Read your Bible, Jesus healed in many ways.  Here’s mud in your eye once, another time a simple touch.  On time friends lowering a man through the roof, not recommended, while a simple touch of his robe healed another, as he felt his healing power going out from him.  Yet another man had so much confidence in Jesus, he told Jesus don’t even come to my house, such is the faith he had in him.  Each way Jesus healed was a miracle, he used all the tools at his disposal, for the world is his.  Leaving us with something to remember him by with the healing.  All the above, me included, were touched spiritually in our healing, but Jesus gave us evidence to prove it was him.  Today I am referred to as “Miracle Mike” by my doctors, all who will tell you that I should not be alive.  Even one doctor breaking into tears when she read my records.  My last visit to Peter before being discharged, he put his arm around me, and told me ”it was the hardest surgery he ever did.  And it was evident that God intervened.”  Even the medical staff and non-believers can see!  And I have the scar and the charts to prove it! I literally have been given a new heart by Jesus! 
So don’t limit God in your requests, or tell him how to do it.  When you trust, you obey.  As God put it to me one night, after leaving church and the scripture came to mind, “we walk by faith, not by sight.”  Him adding, “but you have seen me.”  I wrestled with that, until getting home and turning on the TV, where a commercial explained it all to me.  Not a spiritual one, but with spiritual applications.  A father was in the pool, telling his little girl to jump in.  She kept refusing, she didn’t want to.  She was scared and not trusting, being about three.  But when he raised his voice and said “JUMP!” she did so in obedience, not in trust.  Faith, obedience, then trust.  As we work out our salvation daily.....

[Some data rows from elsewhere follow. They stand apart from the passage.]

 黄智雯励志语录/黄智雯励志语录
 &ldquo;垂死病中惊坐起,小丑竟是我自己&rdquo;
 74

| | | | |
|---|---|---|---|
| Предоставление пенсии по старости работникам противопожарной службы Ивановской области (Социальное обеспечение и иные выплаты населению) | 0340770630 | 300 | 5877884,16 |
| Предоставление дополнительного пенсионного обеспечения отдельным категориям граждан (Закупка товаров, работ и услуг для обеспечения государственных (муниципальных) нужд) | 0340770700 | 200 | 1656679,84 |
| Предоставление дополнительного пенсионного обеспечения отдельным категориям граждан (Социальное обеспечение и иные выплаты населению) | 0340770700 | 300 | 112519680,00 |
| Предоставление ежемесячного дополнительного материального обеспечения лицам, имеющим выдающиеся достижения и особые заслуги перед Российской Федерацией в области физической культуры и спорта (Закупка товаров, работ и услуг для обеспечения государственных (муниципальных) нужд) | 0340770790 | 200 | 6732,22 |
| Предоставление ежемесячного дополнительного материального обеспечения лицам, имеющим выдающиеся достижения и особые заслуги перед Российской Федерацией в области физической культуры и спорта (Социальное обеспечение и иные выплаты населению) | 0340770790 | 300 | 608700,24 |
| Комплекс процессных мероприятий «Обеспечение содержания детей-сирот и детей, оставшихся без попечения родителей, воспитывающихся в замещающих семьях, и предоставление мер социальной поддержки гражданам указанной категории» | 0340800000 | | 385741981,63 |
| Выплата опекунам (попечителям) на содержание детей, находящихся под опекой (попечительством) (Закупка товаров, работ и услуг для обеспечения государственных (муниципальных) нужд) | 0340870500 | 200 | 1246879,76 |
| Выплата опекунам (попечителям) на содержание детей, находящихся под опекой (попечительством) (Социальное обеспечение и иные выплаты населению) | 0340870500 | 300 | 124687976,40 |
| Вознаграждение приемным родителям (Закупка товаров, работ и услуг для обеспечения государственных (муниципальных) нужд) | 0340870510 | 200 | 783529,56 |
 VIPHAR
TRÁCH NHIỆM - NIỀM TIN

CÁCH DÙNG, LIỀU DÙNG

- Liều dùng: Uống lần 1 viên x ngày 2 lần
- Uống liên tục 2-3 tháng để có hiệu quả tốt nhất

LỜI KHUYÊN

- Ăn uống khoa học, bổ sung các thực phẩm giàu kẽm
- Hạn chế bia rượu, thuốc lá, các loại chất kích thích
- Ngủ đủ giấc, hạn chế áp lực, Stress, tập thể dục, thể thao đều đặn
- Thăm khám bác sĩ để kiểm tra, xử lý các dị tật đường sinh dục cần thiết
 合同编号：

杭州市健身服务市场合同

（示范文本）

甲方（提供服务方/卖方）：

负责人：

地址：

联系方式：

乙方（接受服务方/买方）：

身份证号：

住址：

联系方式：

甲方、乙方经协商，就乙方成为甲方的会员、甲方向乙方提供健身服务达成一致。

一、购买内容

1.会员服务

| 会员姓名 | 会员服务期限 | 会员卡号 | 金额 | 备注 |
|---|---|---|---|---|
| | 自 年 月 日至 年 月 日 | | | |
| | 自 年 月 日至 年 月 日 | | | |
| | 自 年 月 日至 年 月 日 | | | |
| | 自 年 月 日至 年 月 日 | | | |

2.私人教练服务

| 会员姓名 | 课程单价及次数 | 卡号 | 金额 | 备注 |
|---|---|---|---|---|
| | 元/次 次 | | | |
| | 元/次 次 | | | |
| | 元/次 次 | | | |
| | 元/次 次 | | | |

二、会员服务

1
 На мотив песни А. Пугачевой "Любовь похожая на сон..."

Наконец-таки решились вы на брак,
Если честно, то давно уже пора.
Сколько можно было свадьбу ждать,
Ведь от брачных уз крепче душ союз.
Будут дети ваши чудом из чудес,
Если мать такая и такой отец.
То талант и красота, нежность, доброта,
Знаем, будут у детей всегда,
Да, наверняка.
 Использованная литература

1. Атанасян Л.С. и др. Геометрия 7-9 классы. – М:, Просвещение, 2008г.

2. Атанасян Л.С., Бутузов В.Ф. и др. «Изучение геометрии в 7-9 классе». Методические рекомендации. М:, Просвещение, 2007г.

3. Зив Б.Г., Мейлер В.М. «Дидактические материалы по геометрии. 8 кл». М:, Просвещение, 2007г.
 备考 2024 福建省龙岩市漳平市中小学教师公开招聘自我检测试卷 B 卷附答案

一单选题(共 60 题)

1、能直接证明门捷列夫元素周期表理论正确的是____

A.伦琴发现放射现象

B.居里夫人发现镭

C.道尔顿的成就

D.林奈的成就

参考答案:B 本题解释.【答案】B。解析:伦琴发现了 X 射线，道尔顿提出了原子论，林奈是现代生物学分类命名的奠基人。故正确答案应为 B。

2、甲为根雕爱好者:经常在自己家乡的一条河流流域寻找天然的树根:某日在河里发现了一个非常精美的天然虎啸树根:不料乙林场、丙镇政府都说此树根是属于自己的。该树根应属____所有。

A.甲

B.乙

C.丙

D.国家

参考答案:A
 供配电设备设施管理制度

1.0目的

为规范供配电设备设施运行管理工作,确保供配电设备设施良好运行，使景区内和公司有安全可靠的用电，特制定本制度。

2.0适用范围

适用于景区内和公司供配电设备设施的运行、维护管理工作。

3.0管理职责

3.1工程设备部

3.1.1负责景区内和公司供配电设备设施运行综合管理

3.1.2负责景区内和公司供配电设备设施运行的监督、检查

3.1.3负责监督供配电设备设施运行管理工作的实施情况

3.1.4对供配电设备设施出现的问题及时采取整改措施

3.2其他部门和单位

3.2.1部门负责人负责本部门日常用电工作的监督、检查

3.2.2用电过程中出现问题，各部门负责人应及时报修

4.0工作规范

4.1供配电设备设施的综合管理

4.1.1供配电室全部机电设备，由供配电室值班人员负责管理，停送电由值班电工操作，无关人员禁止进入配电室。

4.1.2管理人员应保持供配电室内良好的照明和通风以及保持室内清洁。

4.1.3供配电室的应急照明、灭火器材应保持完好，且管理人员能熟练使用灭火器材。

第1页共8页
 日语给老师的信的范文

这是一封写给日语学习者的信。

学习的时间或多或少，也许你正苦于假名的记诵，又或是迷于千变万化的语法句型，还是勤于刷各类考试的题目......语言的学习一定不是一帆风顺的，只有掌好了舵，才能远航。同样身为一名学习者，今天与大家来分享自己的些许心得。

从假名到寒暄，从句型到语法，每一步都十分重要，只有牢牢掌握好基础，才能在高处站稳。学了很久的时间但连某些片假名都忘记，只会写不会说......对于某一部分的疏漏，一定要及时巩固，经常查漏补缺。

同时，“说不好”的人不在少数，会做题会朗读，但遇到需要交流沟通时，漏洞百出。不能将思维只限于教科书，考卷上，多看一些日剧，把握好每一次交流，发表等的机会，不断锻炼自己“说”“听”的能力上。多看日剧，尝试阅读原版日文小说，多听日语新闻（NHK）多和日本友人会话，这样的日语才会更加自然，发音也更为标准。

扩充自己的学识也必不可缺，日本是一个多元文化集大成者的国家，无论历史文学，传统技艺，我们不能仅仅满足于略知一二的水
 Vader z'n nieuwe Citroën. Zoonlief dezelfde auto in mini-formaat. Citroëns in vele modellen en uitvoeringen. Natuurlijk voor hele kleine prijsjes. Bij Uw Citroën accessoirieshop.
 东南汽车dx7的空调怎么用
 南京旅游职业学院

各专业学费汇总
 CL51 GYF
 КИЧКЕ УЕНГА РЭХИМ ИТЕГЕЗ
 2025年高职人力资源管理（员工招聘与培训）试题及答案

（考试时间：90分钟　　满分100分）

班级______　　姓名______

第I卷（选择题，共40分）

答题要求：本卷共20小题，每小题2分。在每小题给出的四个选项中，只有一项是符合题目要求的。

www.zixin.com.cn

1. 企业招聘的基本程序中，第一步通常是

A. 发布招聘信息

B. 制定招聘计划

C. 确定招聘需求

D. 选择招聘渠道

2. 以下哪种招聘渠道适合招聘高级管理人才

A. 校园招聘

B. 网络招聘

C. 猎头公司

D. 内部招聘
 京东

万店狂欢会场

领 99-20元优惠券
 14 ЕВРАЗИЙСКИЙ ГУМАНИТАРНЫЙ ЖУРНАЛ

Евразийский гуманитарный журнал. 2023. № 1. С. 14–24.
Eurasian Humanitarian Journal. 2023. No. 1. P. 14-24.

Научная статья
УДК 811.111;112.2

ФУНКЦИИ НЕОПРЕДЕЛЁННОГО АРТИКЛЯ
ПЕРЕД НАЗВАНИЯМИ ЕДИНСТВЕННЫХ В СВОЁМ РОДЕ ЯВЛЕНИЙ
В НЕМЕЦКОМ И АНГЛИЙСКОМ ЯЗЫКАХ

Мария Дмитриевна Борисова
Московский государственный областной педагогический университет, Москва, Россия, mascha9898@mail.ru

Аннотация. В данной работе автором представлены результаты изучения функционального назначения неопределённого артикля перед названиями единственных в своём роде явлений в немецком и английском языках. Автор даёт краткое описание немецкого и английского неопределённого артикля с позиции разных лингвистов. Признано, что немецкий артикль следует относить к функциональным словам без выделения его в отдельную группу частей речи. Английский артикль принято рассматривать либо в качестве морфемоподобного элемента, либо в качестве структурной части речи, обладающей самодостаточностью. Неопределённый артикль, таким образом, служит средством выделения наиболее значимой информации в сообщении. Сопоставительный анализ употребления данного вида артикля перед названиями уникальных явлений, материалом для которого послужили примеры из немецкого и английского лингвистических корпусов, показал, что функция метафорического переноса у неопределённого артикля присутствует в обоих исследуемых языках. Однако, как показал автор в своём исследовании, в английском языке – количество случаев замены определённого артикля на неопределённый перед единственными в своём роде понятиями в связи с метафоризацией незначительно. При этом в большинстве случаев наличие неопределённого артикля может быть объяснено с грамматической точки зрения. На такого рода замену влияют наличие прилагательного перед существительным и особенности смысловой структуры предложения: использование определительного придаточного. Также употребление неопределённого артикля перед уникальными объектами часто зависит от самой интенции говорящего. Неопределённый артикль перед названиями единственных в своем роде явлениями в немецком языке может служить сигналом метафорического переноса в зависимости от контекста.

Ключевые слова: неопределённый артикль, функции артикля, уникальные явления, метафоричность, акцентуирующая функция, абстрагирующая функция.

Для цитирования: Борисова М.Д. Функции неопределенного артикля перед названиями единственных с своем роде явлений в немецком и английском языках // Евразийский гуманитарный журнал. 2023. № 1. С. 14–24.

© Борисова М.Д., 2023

Do we really trust God?  It wasn’t my faith or obedience or even trust, it was his grace. Through a skilled surgeon’s hands, using all the technology available to him.  Who am I to limit God, when today I can give him all the credit for being alive?  To encourage others in the same situation, to point to Jesus and show my scar.  Truly when Ecclesiastes says there is nothing new under the sun, the only new you will find is new life in the Son.  What is new to us is old to God, can I hear an amen?  Plastic aorta and all, I have truly given my heart to Jesus, and he made me a new creature in him.